**Try it**
Precisely the lines from the one with "class: Mammalia" through the end of the data, both included, must make up the response, each restated word for word.

**Stored data entries**
Segment Open
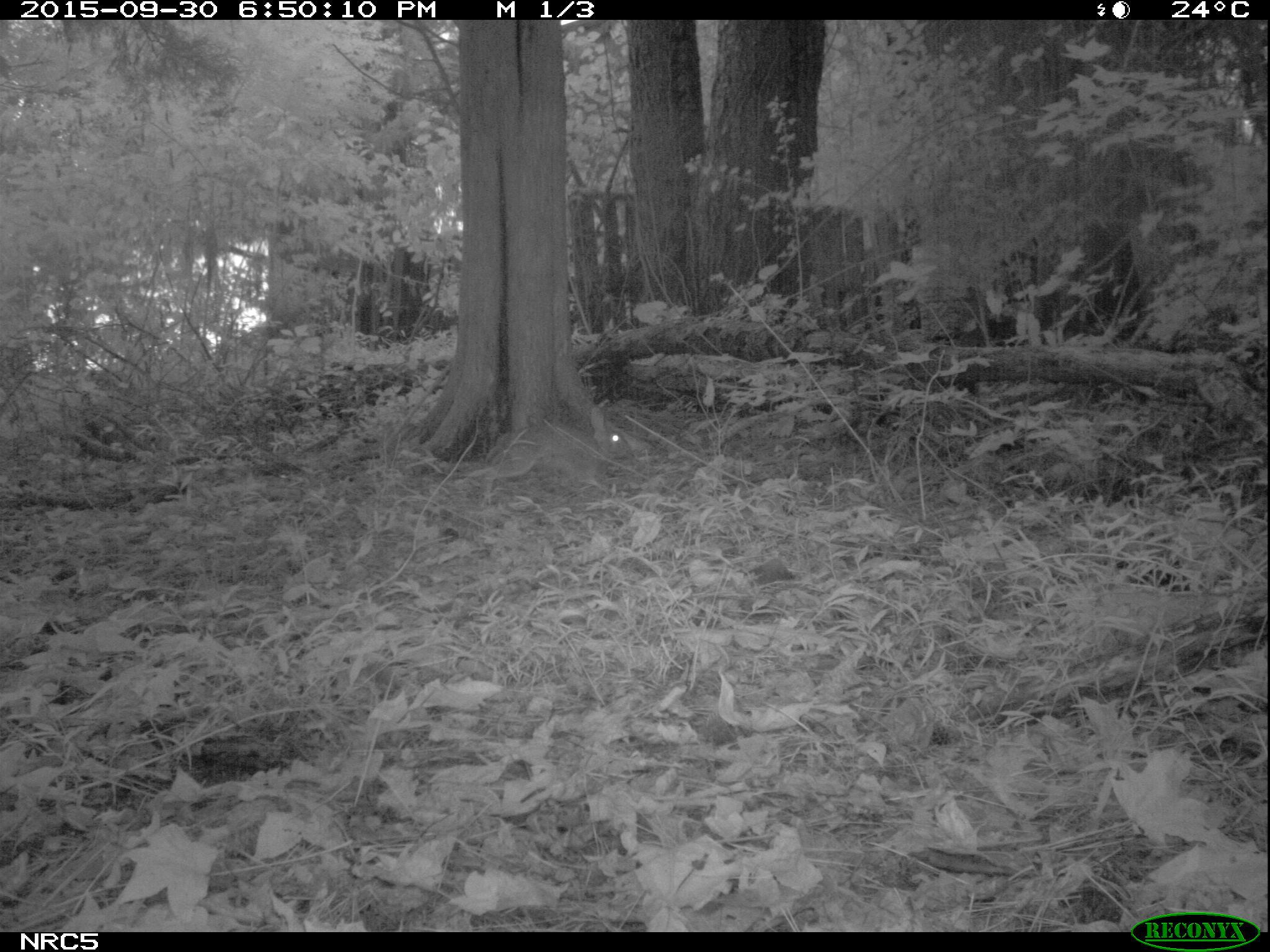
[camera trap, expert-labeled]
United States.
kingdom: Animalia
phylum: Chordata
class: Mammalia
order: Lagomorpha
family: Leporidae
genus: Sylvilagus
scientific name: Sylvilagus floridanus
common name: eastern cottontail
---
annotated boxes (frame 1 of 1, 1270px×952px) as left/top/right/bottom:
Segment Closed
**Answer to this problem**
class: Mammalia
order: Lagomorpha
family: Leporidae
genus: Sylvilagus
scientific name: Sylvilagus floridanus
common name: eastern cottontail
---
annotated boxes (frame 1 of 1, 1270px×952px) as left/top/right/bottom:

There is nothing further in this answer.